Polls point to a first-round win for Rebelo de Sousa, a former political commentator turned approachable head of state known for candid moments like queueing at the supermarket in shorts, plunging into the sea to help girls whose canoe had capsized or sharing a meal with homeless people.
But observers have their eye on how a far-right challenger will perform — and whether a plunge in turnout could produce an upset.
At stake is a post with the power to dissolve parliament and call fresh elections — a pivotal constitutional role with a minority government in power.
Portugal has been under a second national lockdown for the past 10 days aimed at braking a surge in coronavirus cases.
The country recorded its worst daily coronavirus death toll and number of new infections on Saturday bringing fatalities to over 10,000.
More than 80,000 infections were reported in the past week to Friday, the highest rate worldwide in proportion to its 10.8 million people, according to an AFP tally based on government figures.
Almost every new day brings a fresh record in case numbers, and the government has now shut schools for two weeks on top of shops and restaurants.
In his final campaign speech, Rebelo de Sousa — one of the rare politicians often referred to simply by his first name — urged voters to back him so as to avoid a second round.
That would “spare the Portuguese people from the election being stretched out over three crucial weeks” — time that could be better spent slowing the pandemic, the former minister and co-founder of the centre-right Social Democratic Party (PSD) said.
“An abstention rate of 70 percent would be enough to make a second round almost unavoidable,” the 72-year-old warned.
Lower turnout could also upset the expected easy win for Rebelo de Sousa, with polls giving him 58 percent of the first-round vote — far ahead of socialist challenger Ana Gomes and far-right populist Andre Ventura, on 15 and 10 percent.

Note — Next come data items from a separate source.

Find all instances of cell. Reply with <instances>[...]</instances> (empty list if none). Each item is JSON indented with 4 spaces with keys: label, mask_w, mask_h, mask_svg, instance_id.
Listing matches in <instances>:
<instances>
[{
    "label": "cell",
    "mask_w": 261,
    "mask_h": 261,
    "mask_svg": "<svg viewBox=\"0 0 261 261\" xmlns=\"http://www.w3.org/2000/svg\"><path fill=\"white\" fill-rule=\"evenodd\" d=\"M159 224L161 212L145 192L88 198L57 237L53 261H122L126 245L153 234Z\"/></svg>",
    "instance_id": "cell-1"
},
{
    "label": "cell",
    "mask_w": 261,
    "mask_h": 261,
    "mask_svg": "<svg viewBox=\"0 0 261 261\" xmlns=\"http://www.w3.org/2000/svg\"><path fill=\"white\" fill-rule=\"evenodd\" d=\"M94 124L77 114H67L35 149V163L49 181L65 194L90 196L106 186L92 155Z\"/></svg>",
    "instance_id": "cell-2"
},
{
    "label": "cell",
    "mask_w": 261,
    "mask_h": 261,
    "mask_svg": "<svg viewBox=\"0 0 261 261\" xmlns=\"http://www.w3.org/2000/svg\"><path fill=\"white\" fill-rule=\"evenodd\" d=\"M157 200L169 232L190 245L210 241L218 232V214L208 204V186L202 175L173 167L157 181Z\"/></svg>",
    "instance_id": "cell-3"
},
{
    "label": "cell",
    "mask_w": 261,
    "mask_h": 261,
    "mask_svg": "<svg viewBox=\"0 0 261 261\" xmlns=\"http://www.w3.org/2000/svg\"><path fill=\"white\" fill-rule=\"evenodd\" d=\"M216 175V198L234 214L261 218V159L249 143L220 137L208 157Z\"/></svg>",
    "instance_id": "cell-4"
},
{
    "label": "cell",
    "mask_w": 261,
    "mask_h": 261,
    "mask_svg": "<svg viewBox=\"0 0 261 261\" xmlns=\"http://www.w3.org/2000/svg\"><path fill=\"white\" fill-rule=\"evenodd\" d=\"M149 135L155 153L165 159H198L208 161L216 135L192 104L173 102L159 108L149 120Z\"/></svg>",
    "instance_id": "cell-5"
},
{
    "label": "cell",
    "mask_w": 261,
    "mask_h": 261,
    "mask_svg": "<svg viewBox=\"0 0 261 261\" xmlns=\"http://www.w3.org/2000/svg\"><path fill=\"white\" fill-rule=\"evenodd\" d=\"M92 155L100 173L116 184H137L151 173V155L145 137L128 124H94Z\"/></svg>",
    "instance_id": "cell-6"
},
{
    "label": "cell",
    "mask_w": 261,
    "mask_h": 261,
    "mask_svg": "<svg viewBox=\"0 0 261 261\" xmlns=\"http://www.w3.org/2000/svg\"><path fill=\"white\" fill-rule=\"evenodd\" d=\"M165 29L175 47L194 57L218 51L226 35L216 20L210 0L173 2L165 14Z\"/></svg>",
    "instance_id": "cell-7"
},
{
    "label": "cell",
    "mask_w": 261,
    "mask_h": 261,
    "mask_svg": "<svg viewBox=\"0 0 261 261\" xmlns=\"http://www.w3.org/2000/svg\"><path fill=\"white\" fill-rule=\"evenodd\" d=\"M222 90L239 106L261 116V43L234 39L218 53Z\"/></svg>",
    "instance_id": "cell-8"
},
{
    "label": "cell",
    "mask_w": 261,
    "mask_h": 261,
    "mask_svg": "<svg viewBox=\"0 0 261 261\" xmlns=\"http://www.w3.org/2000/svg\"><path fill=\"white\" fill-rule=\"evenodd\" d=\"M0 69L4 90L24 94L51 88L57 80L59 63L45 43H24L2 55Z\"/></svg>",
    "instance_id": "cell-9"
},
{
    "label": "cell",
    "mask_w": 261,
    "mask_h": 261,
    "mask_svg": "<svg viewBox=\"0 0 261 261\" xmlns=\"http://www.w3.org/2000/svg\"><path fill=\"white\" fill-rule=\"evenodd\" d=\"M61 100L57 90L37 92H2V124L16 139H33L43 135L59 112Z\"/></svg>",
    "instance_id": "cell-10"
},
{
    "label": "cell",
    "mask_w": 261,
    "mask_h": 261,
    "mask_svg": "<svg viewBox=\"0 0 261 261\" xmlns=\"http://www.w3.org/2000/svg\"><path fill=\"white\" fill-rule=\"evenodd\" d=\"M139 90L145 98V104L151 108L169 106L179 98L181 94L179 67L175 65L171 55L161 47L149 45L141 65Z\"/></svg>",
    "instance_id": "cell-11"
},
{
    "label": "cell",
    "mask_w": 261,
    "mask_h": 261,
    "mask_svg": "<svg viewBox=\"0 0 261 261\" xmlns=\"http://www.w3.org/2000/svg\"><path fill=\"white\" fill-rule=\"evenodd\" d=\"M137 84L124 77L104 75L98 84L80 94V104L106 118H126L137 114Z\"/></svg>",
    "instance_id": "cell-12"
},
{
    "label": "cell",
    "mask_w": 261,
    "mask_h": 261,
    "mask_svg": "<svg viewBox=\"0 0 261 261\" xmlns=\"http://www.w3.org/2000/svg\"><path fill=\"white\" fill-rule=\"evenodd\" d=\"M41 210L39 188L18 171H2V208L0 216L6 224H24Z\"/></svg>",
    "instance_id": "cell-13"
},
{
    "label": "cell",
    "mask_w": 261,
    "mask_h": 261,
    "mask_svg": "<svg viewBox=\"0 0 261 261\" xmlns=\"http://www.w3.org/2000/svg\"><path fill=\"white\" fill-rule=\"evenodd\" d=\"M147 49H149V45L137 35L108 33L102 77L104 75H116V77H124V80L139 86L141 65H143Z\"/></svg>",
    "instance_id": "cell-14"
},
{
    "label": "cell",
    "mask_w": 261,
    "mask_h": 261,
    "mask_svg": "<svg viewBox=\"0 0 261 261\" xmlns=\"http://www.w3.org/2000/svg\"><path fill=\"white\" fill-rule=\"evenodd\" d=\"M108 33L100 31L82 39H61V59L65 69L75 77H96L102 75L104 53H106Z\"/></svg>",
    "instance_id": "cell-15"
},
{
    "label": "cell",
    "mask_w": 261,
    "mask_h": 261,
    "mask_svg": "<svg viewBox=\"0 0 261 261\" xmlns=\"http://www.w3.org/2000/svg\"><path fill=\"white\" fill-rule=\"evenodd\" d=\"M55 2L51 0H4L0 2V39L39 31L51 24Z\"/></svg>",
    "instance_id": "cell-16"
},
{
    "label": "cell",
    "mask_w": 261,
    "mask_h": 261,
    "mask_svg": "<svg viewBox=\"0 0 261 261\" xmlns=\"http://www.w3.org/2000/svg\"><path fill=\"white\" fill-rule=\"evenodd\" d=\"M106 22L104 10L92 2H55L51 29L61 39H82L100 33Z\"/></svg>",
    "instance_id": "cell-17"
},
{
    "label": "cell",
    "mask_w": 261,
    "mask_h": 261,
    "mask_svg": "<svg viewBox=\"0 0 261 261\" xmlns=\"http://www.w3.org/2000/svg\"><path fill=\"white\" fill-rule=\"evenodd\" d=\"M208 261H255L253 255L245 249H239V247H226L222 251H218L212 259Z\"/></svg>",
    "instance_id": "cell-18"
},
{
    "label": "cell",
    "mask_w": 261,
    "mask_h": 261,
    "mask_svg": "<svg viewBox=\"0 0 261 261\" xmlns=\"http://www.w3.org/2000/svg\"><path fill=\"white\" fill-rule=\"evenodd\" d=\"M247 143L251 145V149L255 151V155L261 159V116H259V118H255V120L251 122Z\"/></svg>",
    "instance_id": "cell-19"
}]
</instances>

A first-round re-election would fit in with Portugal’s experience since adopting democratic government in 1974, with all four of the president’s predecessors securing a second five-year term this way.
Nevertheless, in a long political career “I’ve seen more failures than victories, so I keep things in perspective”, “Marcelo” said recently when asked if he hadn’t been campaigning hard enough.
“When I lost it wasn’t the end of the world. And when I won, I didn’t think I was the best.”
Rebelo de Sousa’s popularity with voters has not suffered from his indulgence of Prime Minister Antonio Costa‘s socialist minority government.
He is so well-liked that the socialist party didn’t even bother putting up a candidate, denying its backing to 66-year-old Gomes, a former diplomat and European lawmaker turned anti-corruption activist.
Meanwhile Ventura, the 38-year-old founder of right-wing populist party Chega — “Enough” — says he is in the running to “crush the Left”, which is fielding three out of the seven candidates.
Portugal has so far been largely spared the anti-establishment surges from the right that have reshaped the political landscape in many larger EU nations in recent years.
Ventura secured his party’s first and only parliamentary seat at 2019 legislative elections, winning the backing of 70,000 voters or 1.3 percent.